La reconquête de Tolède[modifier | modifier le code]

Tolède fut reconquise par Alphonse VI de Castille en 1085. Cette reconquête ouvrait la richesse des bibliothèques aux érudits des quatre coins d’Europe. En 1135 l’archevêque Raymond de Toulouse y fonde un collège de traducteurs où des Italiens, des Français, des Anglais, des Juifs, des Flamands s’illustrent aux côtés des Espagnols dans un gigantesque projet de traduction.

Des traducteurs mercenaires[modifier | modifier le code]

Les premières traductions de l’arabe vers le latin sont opérées vers 1140 par Dominique Gundisalvi. Mais l’archidiacre Gundisalvi ignore l'arabe et il est aidé dans sa tâche par des traducteurs premiers qui livrent une version en castillan que leur maître traduit ensuite en latin.

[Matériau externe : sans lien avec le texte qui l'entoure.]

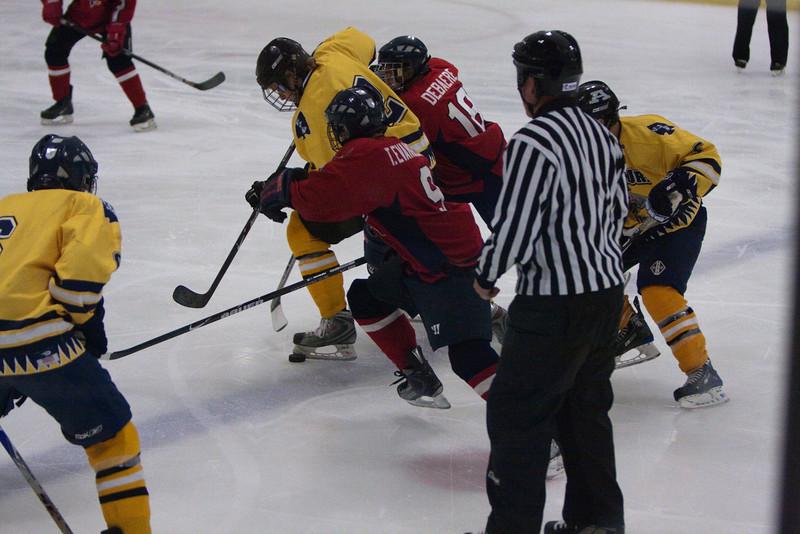 Eagles Hockey 2009 IMG_7113 495 Stars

Parmi ces traducteurs supposés, ou en marge d'eux, se détachent quatre figures

  • Jean de Séville Hispanus (Ioannes de Sevilla Hispanus)
  • un juif converti nommé Jean Avendauth, ou Abraham ha-Levi Ibn Dawûd (vers 1110-vers 1187)
  • un maître Johannes
  • un traducteur indépendant, qu’on appelle également Jean de Luna ou plutôt Jean de Limia (au Portugal) (Iohannes Limiensis).

Longtemps on a pu croire que ces traducteurs ne faisaient qu'un.

Jean de Séville Hispalensis et Limiensis parmi ces traducteurs ?[modifier | modifier le code]

Longtemps, on a assimilé Ioannes de Sevilla Hispalensis et Limiensis (vers 1090-vers 1150) avec un ou chacun de ces quatre traducteurs. On l'a identifié avec le converti Jean Avendauth, avec le traducteur Jean de Séville Hispanus, avec David Toletanus... De nombreux noms se croisent sur les manuscrits primitifs ou dans les commentaires qu'on a émis dessus : Jean de Séville, Jean de Tolède (toletanus), Avendauth, Ibn D’d, Avendehut, Aven Daoud, Jean de la Luna ou de Limia, Magister Ioannes...

Il mentionne Limia (ville du Portugal) comme un des lieux où il a habité dans sa jeunesse. Directement entré au service de l'archevêque de Tolède Raimond (1130-1150), qui l’occupa à des traductions d'ouvrages arabes sur la philosophie et les mathématiques, ainsi que des commentaires sur Aristote, il a publié à son propre compte un traité d’arithmétique, le premier qui en Occident fit mention des chiffres arabes et du zéro.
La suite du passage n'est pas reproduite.